## Court exercice
Pouvez-vous recopier fidèlement, dans l'extrait sur Ma mère l'Oye de Ravel, le passage qui commence par les mots contenant « Ces contes ont » et s'achève sur « de chaque récit. » ?

━━ Extrait ━━

Ces contes ont été écrits au départ pour le piano puis sous forme d'une suite
orchestrale. Et là, voici une belle interprétation du ballet, là plus complète…
Ravel en 1910 |
L'idée de Ravel
n'est pas de raconter chaque conte par le menu, mais d'illustrer le climat
général, une scène ou encore un dialogue particulier extrait de chaque récit.
Bien que célibataire n'ayant jamais eu de bambins, le compositeur aime la
féérie et le monde enchanteur des légendes pour les chères têtes blondes. L'enfant et les sortilèges, un mini opéra
sur des textes devenus un peu compassés de Colette
reste un moment unique dans l'histoire de la musique dédiée aux enfants, comme Pierre et le Loup de Prokofiev
par exemple pour citer un autre compositeur majeur… Et puis, les histoires de
fées, d'ogres, de monstres, de princesses ou encore de châteaux étranges ne
pouvaient que séduire un compositeur cherchant des timbres nouveaux et mystérieux,
notamment pour les deux adaptations orchestrales de cette partition
originale : une suite
et un ballet.
Pendant que j'y pense, une biographie succincte de Ravel est à lire dans l'article consacré à
son ouvrage sans doute le plus connu ! Le Boléro.
(Clic)
C'est de 1908 à 1910 que Ravel
compose Ma mère l'Oye pour piano à
quatre mains. Un petit ouvrage destiné aux enfants Jean
et Mimie de ses amis Ida et Cipa Godebski. Les jeunes pianistes âgés de
six et dix ans créeront ce cahier de cinq pièces salle Gaveau le 20 avril 1910. L'écriture est plutôt facile, destinée
à des petites mains débutantes ; rien à voir avec les exigences virtuoses des chefs-d'œuvre
déjà écoutés dans le blog que sont Miroirs
ou Gaspard de la Nuit (Index). (Partition pour piano) Chacun des cinq "contes musicaux" est précédé d'extraits
des textes et de conseils donnés aux interprètes. J'aurais aimé vous proposer
une interprétation par deux élèves de conservatoire en vidéo. Je n'en ai pas
trouvé, donc j'ajoute à ce billet une vidéo d'une gravure due à des pianistes confirmés,
à savoir Pascal Rogé et son épouse Denise-François Rogé, rien de moins ! Un
duo complice qui montre comment avec peu de notes Ravel
fait chanter la magie du sujet, joue sur des timbres enchanteurs et
orientalisants… Pour enfants donc, mais quand même pas trop tôt, et assez doués
en plus… À noter que l'ouvrage fût initialement publié sous le titre Cinq pièces enfantines.

━━━
━━ Données affichées ━━

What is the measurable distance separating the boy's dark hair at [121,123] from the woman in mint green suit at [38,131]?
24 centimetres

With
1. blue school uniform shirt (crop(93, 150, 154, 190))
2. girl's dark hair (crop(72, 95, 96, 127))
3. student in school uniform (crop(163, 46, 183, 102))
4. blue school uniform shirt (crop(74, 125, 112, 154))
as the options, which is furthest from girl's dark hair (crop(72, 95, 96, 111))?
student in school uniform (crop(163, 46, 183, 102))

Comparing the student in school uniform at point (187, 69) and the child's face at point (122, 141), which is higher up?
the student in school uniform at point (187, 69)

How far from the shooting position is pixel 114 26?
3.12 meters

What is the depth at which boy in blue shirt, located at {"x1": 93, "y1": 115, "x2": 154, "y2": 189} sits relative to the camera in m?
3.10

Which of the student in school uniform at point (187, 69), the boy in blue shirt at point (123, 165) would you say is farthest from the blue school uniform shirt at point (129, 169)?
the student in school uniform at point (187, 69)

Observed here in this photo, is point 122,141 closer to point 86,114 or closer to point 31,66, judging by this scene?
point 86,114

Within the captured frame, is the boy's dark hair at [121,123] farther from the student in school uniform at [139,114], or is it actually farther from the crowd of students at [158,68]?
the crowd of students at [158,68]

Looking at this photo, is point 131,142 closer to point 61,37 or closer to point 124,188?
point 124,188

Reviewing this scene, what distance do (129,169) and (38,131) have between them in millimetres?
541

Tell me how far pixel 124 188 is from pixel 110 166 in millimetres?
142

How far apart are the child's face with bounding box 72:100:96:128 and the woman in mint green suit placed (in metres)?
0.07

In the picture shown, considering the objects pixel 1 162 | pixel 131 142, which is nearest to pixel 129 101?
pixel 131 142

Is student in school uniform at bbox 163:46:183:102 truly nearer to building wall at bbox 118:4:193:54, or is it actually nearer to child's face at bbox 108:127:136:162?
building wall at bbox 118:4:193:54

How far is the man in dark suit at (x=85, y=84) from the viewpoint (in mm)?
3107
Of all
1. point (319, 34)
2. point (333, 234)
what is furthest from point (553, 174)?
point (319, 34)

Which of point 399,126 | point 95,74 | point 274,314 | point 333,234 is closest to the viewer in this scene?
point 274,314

━━━
━━ Données affichées ━━

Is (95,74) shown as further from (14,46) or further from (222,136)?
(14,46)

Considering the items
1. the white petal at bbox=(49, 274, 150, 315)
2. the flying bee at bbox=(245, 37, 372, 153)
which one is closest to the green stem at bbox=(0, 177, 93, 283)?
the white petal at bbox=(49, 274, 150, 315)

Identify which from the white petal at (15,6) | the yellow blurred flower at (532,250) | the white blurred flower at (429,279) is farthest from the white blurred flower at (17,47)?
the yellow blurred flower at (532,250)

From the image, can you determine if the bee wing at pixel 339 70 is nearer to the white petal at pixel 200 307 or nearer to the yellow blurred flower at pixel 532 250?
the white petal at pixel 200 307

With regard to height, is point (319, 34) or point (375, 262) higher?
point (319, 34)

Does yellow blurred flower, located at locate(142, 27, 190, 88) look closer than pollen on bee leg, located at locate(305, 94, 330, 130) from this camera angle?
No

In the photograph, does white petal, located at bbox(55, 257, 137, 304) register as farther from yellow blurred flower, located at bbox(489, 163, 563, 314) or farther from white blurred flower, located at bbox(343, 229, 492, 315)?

━━━

## Réponse
Ces contes ont été écrits au départ pour le piano puis sous forme d'une suite
orchestrale. Et là, voici une belle interprétation du ballet, là plus complète…
Ravel en 1910 |
L'idée de Ravel
n'est pas de raconter chaque conte par le menu, mais d'illustrer le climat
général, une scène ou encore un dialogue particulier extrait de chaque récit.